=== Supplied passage ===
__________________________________________________
Will women’s football ever be coming home?

There I am, nervously sat sweating outside the interview room alongside 10 other candidates for a prestigious legal scholarship. The gender ratio was 8 males to 2 females. As the silence among us grew ever more uncomfortable, a conversation began between a couple of the male interviewees about the Champion’s League final that had only taken place a few days earlier.

Praise be to the heavens I thought to myself, this is something I can get on board with.

The lads started discussing the foul against Mo Salah by Sergio Ramos, and whether it was deliberate or not.

Man 1: That Ramos is dirty, he did it on purpose if you ask me.

Man 2: Nah mate come on, they just fell awkwardly there was nothing either of them could do about that.


I spotted that there was a clear stalemate, and someone needed to take matters into their own hands to sway the debate. I turned to them and said:

I personally think it was deliberate. If you look at the stats around Ramos and the cards he receives, its more likely that he played for the tactical foul. Despite how dirty he appears to be, I would probably still have him in my fantasy team.


Both of them looked at me and blinked, almost astounded and offended that I waded into their football discussions.

You like football? They asked.

Yes I love it actually.

Then came the barrage of questions:

What team do you support? Did you watch all of the champions league games? What’s the name of the manager of Spurs? What position are you in the league table? You ever seen a live game?

Alright boys calm down, I thought we were discussing the Champion’s League tackle against Mo Salah. Didn’t realise this had become an exercise in proving my authenticity and knowledge of the beautiful game?

And therein lies the problem surrounding gendered assumptions of football fandom and the All Boys Football Club.

It is assumed that men can rely on football to form relationships and it’s part of social etiquette. Football becomes a medium through which men can form their identities. Women can’t infiltrate without first proving that they have something to bring to the party that isn’t all about which football player they ‘fancy the most.’ On this topic, I surveyed some female fans who had this to say:

‘This quiz on your football knowledge to prove your authenticity is never extended to men when a conversation strikes up about football. Makes me feel like I need to get a United tattoo and walk around with a MOTD magazine attached to my hand just to avoid the questioning.’

So why is this?

Well, it all starts with a bit of history of how women were excluded from football. After the first world war, women’s football drew big crowds before the sport was banned by the FA. The FA is not an organisation that is known for its enlightened thinking, but their justification was that football simply ‘wasn’t suited’ to women, and the money raised at women’s football matches wasn’t all going to charity so they had to step in. Yes, that’s right. Women weren’t allowed to earn money playing football, all proceeds had to go to charity. Whilst this is not me criticising the philanthropic endeavors and positive impact donations have, this demonstrates how the early 20th century FA thought that professional football as a viable career opportunity for women was preposterous. This ban lasted 50 years.
__________________________________________________
=== Provided data ===
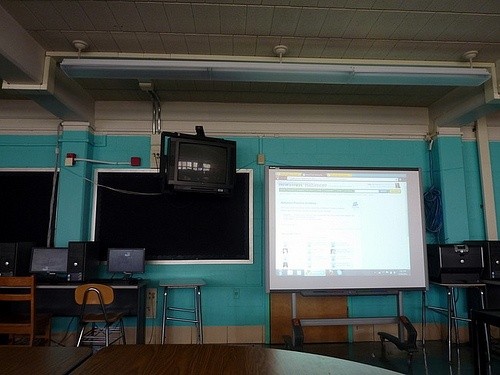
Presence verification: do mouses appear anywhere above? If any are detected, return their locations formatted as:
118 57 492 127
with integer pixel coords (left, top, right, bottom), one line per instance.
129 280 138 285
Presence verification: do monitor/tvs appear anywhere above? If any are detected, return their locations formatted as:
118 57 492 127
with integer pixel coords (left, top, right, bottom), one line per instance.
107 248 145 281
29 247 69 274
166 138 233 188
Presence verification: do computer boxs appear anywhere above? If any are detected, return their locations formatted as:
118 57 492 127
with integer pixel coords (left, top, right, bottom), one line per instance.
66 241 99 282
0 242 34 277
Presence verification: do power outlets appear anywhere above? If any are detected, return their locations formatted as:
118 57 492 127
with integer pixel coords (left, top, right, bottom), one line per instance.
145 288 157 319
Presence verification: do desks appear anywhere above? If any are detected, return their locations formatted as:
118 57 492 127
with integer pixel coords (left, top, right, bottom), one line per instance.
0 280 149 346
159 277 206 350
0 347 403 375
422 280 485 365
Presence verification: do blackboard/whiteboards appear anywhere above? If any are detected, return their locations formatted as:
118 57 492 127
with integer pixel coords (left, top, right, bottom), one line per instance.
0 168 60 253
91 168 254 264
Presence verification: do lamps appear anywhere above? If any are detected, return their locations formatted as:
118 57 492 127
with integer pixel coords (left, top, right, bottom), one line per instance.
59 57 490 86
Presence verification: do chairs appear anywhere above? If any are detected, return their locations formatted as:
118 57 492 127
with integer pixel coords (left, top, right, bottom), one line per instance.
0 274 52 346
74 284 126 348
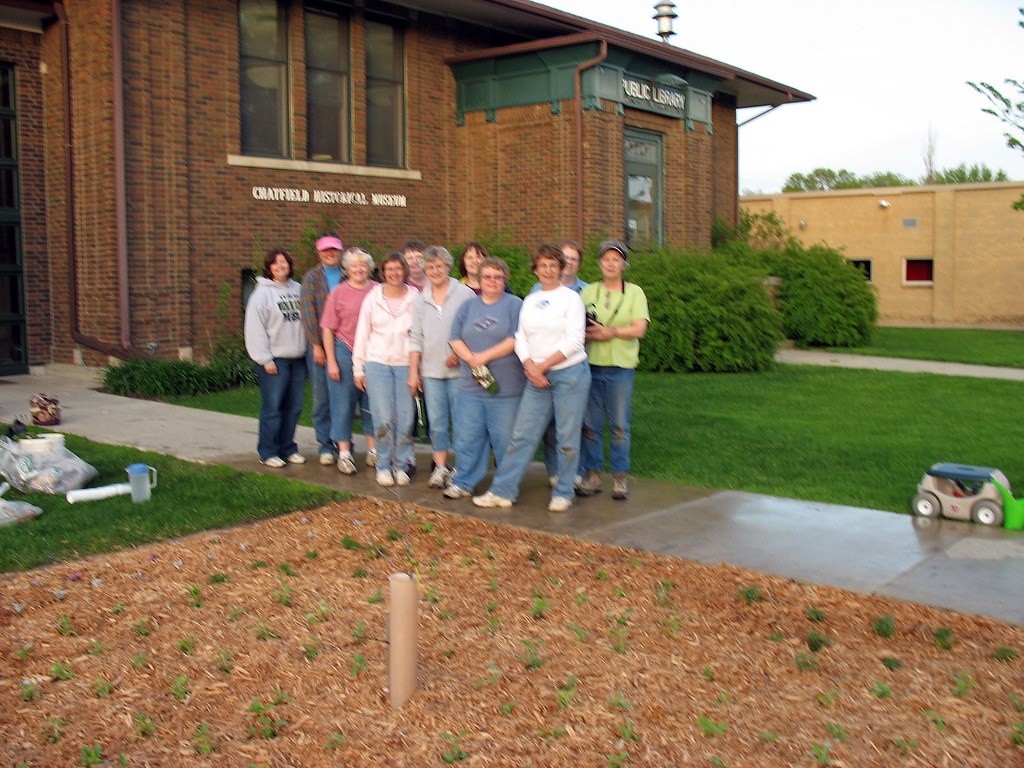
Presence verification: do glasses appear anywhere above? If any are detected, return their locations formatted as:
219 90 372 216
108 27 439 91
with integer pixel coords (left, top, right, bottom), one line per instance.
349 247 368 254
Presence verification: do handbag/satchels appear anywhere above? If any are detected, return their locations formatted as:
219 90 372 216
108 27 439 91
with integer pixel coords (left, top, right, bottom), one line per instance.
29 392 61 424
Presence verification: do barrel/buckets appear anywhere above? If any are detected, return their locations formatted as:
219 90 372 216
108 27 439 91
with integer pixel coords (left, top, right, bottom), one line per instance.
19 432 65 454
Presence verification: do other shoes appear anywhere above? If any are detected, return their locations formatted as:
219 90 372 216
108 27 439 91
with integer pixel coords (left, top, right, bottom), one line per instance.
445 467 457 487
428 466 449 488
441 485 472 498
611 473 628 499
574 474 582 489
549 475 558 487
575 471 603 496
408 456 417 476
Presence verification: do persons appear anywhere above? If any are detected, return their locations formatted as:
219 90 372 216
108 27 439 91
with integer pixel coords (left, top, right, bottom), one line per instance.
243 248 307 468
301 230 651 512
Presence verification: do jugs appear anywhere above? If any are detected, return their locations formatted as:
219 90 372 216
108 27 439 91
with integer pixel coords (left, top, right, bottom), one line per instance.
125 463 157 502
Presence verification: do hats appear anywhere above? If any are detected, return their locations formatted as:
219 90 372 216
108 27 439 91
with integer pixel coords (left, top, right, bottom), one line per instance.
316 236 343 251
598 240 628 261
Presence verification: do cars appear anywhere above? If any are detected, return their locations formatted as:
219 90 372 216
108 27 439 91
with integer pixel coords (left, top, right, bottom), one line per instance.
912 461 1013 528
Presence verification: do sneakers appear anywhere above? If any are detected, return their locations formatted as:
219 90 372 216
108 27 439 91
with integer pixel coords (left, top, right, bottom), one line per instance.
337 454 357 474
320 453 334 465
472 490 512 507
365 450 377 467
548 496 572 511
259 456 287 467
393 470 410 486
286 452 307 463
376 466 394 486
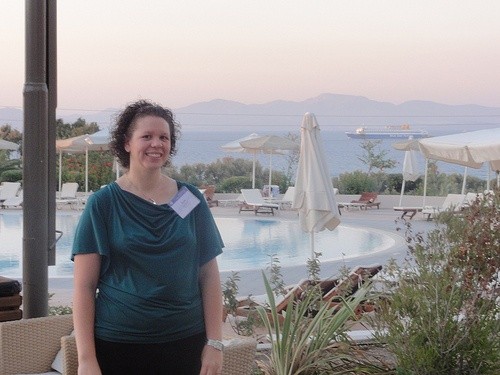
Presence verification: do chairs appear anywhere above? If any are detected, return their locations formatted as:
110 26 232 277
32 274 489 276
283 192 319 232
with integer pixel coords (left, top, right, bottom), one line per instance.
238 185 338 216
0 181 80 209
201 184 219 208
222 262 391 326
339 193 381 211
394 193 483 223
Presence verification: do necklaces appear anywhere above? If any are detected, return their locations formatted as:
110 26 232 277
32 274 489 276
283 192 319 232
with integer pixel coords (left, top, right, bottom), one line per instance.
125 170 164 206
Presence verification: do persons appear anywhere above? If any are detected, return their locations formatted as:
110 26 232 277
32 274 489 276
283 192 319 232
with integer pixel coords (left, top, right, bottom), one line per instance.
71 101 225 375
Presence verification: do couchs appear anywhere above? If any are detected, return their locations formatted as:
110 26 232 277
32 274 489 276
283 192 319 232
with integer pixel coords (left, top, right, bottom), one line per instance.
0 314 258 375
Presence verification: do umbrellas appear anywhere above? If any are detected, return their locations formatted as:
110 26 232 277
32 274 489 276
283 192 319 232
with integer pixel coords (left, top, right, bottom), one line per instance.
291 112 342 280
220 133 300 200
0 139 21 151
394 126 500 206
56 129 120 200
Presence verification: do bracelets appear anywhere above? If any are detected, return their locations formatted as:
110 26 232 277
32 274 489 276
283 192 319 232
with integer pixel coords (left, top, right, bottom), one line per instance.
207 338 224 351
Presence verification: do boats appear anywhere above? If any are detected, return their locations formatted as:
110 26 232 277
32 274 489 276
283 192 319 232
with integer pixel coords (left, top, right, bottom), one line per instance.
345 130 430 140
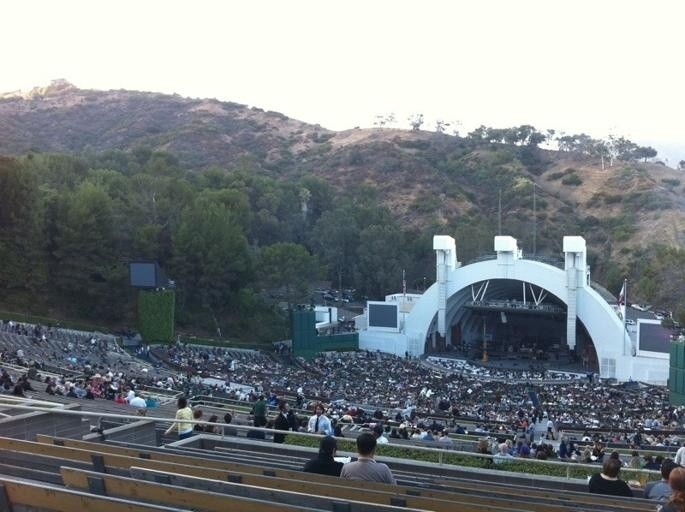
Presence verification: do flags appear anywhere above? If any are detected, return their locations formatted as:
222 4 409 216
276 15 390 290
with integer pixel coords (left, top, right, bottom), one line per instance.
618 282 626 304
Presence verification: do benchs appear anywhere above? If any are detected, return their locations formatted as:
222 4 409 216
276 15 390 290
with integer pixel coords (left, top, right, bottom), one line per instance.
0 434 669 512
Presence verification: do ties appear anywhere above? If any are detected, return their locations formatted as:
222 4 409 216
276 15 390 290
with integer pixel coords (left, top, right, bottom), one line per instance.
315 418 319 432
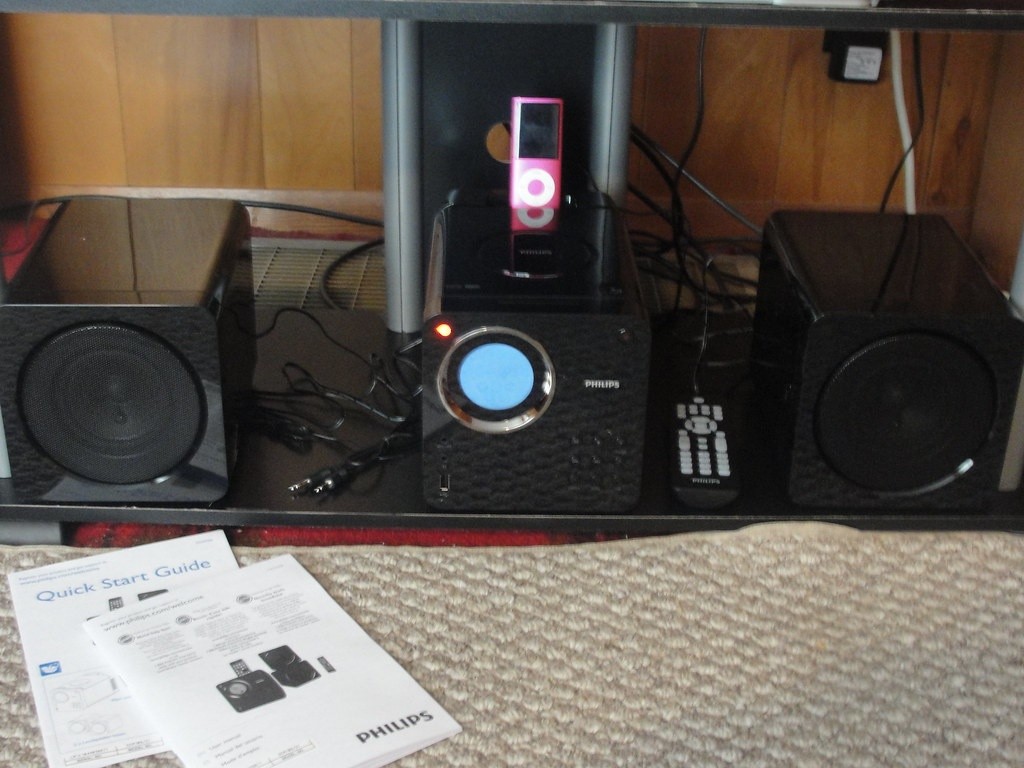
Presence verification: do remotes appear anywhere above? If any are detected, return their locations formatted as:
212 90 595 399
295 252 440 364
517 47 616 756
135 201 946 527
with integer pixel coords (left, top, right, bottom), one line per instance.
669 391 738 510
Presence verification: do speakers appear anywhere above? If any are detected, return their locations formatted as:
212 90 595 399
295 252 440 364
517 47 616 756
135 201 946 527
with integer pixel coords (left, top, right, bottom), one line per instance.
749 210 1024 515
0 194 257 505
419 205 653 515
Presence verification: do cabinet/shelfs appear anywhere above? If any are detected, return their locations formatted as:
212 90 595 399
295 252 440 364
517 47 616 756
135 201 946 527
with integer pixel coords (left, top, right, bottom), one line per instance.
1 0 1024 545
__________________________________________________
=== Set problem ===
Please write out the part of the football essay that opens with the words containing "Both of them" and closes with "the beautiful game?". Work only from the football essay.

=== Exercise output ===
Both of them looked at me and blinked, almost astounded and offended that I waded into their football discussions.

You like football? They asked.

Yes I love it actually.

Then came the barrage of questions:

What team do you support? Did you watch all of the champions league games? What’s the name of the manager of Spurs? What position are you in the league table? You ever seen a live game?

Alright boys calm down, I thought we were discussing the Champion’s League tackle against Mo Salah. Didn’t realise this had become an exercise in proving my authenticity and knowledge of the beautiful game?